You have a metric boatload of 'experience' with table saws. Because of that 'experience' level that you have - It is very likely that you can do things on and with a table saw that would make a LOT of guys pee on themselves (or get hurt) if they were to try to do the same thing and with the same exact tools and equipment. :yes:

I was taught 'table saw stuff' by a guy like you 20+ years ago and STILL have not made it to that level. :no:

Eventually I will get there. :thumbsup:


----------



## woodnthings (Jan 24, 2009)

*thanks for the kind words*

But I don't think I deserve all that. There are some operations on the tablesaw I find "scary", but I try to use Murphy's Law to prevent anything serious. This "challenge" just about pushed my limits and then to find mdntrdr used a RAS to make one...yikes. All that exposed spinning blade and so close to a Jorgenson clamp, yikes. 

http://www.woodworkingtalk.com/f2/leg-brace-alternative-method-challenge-33352/#post277829

Just goes to show there is more than one way to do something. There are many really great woodworkers here and I always find another project or operation I can learn from. My experience is terms of years, rather than feet. Many guys have many thousands of feet through a table saw, I have not nearly as much, but it is spread out over many years.


----------



## Oneal-Woodworking (Apr 14, 2013)

woodnthings said:


> This "challenge" just about pushed my limits and then to find mdntrdr used a RAS to make one...yikes. All that exposed spinning blade and so close to a Jorgenson clamp, yikes.
> 
> http://www.woodworkingtalk.com/f2/leg-brace-alternative-method-challenge-33352/#post277829
> .


Thanks for the link. That was a cool thread... :thumbsup:

Somewhat related - I have this cheap little jig for cutting triangles (corners) on the tablesaw. It more or less just holds the wood at that angle and then you use the fence as if normal. Very safe in my opinion. If the guy that taught me way back in day saw me using that thing he would literally laugh his butt off. If he 'needed' a funny cut like that he would just draw the line to be cut on his material and freehand it on the TS. I watched him do that sort of stuff a hundred times and his cuts always came out perfect (no sanding required). 
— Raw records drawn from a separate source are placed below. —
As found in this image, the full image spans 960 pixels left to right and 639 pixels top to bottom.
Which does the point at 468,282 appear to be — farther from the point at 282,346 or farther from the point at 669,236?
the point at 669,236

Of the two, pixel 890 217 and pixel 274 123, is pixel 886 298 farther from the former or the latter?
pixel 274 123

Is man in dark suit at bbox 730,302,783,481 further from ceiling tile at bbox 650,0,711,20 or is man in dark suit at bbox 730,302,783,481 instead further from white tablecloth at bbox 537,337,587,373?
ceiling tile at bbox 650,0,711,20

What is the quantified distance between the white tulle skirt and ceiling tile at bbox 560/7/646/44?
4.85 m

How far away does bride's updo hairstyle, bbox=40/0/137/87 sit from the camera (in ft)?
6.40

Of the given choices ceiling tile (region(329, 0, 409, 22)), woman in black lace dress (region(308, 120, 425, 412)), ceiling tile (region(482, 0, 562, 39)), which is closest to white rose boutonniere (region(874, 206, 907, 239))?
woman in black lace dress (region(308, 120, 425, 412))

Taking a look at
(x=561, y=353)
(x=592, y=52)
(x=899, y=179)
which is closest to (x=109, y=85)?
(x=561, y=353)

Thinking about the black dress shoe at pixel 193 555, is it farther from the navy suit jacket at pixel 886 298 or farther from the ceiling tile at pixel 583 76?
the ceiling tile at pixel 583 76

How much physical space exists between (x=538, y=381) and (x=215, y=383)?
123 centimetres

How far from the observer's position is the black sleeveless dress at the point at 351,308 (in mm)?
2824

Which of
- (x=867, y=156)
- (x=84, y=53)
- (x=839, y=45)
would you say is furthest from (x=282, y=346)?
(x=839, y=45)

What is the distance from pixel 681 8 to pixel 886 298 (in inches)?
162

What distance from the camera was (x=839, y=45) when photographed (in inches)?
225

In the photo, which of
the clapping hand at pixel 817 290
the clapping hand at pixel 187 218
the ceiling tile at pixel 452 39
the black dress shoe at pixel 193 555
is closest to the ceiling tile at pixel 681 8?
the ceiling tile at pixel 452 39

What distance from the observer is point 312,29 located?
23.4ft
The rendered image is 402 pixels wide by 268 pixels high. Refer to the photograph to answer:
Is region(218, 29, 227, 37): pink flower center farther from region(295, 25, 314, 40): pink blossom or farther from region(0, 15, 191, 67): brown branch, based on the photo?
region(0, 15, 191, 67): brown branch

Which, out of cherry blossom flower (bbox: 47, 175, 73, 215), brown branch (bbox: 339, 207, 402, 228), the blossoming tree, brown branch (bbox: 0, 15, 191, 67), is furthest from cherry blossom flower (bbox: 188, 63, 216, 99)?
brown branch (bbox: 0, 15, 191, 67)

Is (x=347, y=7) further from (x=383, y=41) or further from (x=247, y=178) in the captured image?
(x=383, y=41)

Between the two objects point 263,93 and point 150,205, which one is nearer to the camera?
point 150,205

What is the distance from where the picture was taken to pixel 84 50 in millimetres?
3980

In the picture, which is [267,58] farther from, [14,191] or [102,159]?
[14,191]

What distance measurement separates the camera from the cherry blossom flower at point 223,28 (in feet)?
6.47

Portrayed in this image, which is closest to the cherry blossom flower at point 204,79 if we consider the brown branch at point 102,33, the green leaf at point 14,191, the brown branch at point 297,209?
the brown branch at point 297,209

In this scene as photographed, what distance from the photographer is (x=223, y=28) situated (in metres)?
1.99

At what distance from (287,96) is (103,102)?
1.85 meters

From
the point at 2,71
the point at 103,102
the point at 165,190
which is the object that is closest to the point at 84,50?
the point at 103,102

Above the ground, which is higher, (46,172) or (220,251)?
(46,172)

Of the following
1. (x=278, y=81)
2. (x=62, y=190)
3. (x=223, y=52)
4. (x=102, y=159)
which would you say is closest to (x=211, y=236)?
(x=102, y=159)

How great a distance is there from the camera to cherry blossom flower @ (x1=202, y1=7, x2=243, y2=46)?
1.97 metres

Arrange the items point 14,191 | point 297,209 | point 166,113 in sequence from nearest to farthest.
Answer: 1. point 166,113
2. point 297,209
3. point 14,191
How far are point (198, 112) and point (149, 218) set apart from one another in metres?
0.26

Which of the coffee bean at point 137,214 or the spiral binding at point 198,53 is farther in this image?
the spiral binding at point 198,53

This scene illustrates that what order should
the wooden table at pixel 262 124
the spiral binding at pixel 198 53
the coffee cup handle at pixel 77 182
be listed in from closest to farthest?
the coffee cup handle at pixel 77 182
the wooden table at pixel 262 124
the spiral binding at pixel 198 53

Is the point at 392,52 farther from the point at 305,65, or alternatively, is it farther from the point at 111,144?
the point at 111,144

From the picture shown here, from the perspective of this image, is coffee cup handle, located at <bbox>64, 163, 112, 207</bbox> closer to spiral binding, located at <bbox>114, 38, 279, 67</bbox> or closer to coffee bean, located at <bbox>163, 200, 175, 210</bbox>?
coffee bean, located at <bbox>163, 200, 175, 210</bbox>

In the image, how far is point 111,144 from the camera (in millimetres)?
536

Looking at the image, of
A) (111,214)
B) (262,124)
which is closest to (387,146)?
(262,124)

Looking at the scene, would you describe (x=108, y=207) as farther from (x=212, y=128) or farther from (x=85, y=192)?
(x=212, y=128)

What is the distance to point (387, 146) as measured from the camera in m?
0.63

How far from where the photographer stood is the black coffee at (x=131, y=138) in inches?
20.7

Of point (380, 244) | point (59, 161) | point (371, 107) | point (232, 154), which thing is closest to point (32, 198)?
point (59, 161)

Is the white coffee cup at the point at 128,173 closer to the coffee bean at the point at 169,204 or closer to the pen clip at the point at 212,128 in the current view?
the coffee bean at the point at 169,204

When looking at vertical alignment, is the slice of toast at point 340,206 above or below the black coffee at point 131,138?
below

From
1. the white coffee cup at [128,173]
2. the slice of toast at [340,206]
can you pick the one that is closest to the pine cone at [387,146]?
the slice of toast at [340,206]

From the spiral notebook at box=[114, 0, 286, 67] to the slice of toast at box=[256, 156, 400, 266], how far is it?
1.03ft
That guys experience level would be measured in 'feet' as you described previously. Every single day for 8 to 10 hrs per day his job was behind a tablesaw. That particular saw only got turned 'off' for lunch or blade changes during the normal workday... :yes:

The thread you linked me to above sort of reinforces what I said about YOU and tablesaws...


> Because of that 'experience' level that you have - It is very likely that you can do things on and with a table saw that would make a LOT of guys pee on themselves (or get hurt) if they were to try to do the same thing and with the same exact tools and equipment. :yes:


Now that all that has been said, Can we get back to cracking jokes in this thread? :smile:


----------



## epicfail48 (Mar 27, 2014)

An athiest, a vegan and a cross-fiter walk into a bar. After 5 minutes, everybody knows


----------



## Oneal-Woodworking (Apr 14, 2013)

epicfail48 said:


> An athiest, a vegan and a cross-fiter walk into a bar. After 5 minutes, everybody knows


LOL! :smile:


----------